My Lords, re-training is on-going. The staff were not necessarily moved; they came under different control and a different set of rules. It is the facilities for the people being detained that have changed. The rules have changed from prison rules to detention rules. I appreciate that it is also a change for prison officers to move from operating under prison rules to operating under detention rules. Therefore retraining is taking place. It will necessarily take a short while before the culture at Haslar and Lindholme is the same as the culture at Harmondsworth, Tinsley, Dungavel and Yarl's wood, but the legal change took place on 8th February.

Lord Avebury

My Lords, is the Minister aware that there are difficulties in gaining access to the detention centre rules, particularly at Yarl's wood.

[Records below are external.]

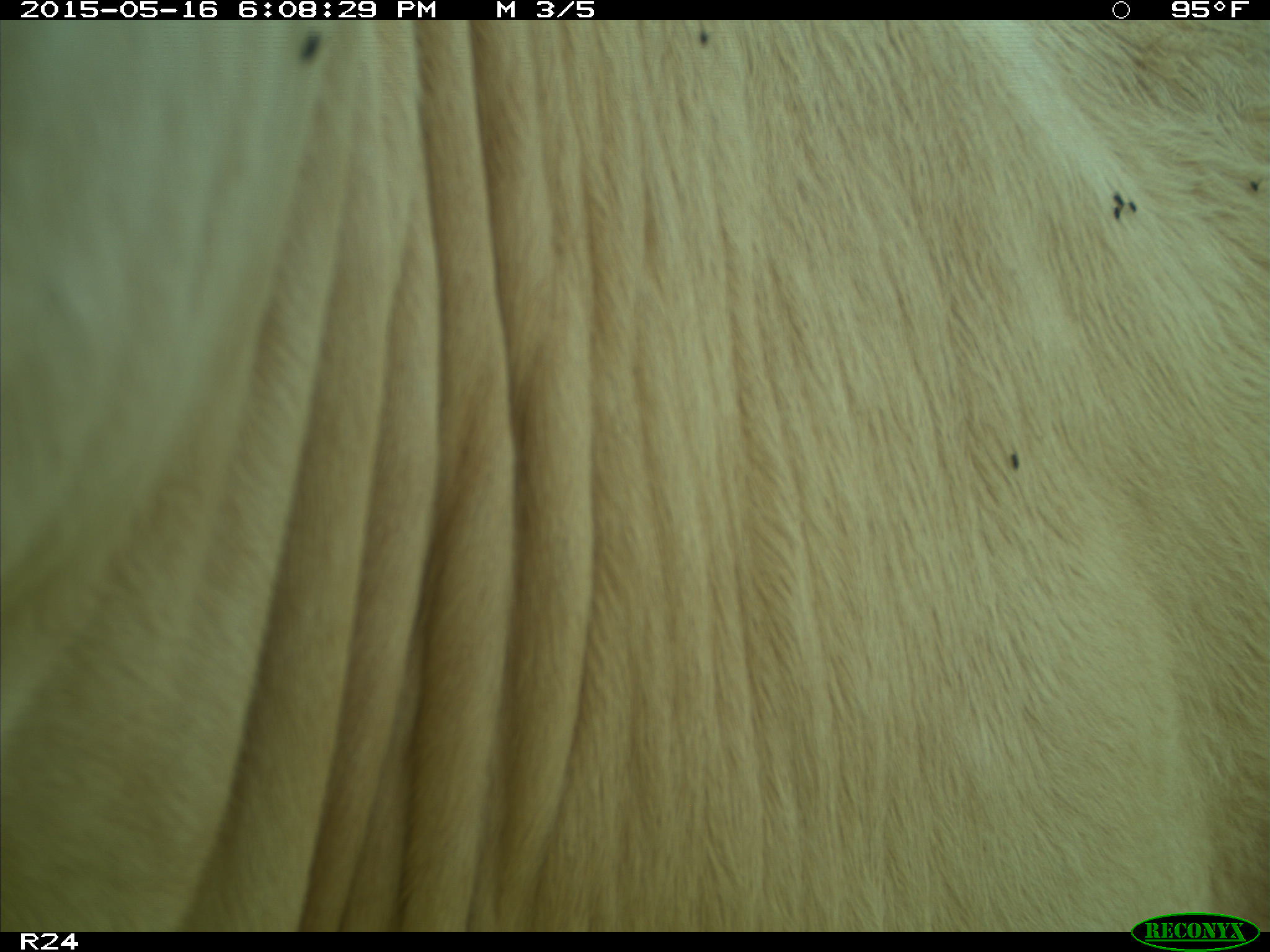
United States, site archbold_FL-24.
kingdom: Animalia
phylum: Chordata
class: Mammalia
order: Artiodactyla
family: Bovidae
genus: Bos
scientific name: Bos taurus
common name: domestic cow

While a copy of the rules may be lodged in the library there, there is not a notice on the publicly available notice board seen by the inmates that tells them how to access those rules in any language, even English.

Lord Rooker

My Lords, no one is detained in a removal centre without knowing why they are there. I must make it clear that they are not picked up and taken there without any knowledge of why they are there in the first place. As to the rules not being publicly available, I shall check on that matter. Yarl's wood is currently coming on stream. It is not fully operational in the sense that it is full to capacity and will not be so for a few months. It will have a large capacity, some 900. I visited the establishment during its early days when there were just over 100 people there and the rest of the facility was still being brought into operation. But, as I said, as far as I am aware, no one has made any complaint to my office about the rules not being made available. The noble Lord has done so on the Floor of the House and I shall check on the matter.

The Countess of Mar

My Lords, is the noble Lord aware that I recently visited Harmondsworth in my capacity as a member of the Immigration Appeal Tribunal? We were shown in very great detail all the procedures that are undertaken. It was extremely impressive. If all the centres are to be like Harmondsworth, then it is about time that the Home Office was congratulated on getting something right.

Lord Rooker

My Lords, on behalf of the staff and all those involved, I am grateful to the noble Countess for that vote of thanks. I, too, have visited Harmondsworth. It was built from scratch, from the signing of the contract to people being housed there, in about 10 months. It is an excellent example of what can be achieved as a result of partnership and cooperation. The facilities are excellent. It is necessarily a detention centre. It has been renamed a "removal" centre and that is what it is, not a prison but a removal centre. Therefore, people are not free to come and go. But we do our best to make people's stay there as fruitful and useful as possible and we try to make it less onerous. The centre is certainly a vast improvement on the previous arrangements.

Lord Stoddart of Swindon

My Lords, following the incident last week in which the brakes of a Eurostar train were tampered with, putting passengers in danger, is the Minister aware that many people believe that criminals such as those involved should be put in gaol? Is it not a fact that asylum seekers from eastern Europe cannot now be fleeing from political persecution? They may be economic migrants; but they may also be criminals who are escaping punishment in their own country. Will the Minister take that into account in future policy-making relating to asylum seekers?

Lord Rooker

Yes, my Lords, there are occasions when we return people to their own country on the basis that their main claim was fear of prosecution rather than persecution. Taking an axe to sever brake cables on a moving train is outrageous. It is a threat to everyone concerned—those on the train as well as the clandestines. The matter is being looked into and I shall be having discussions later this week with the transport Minister.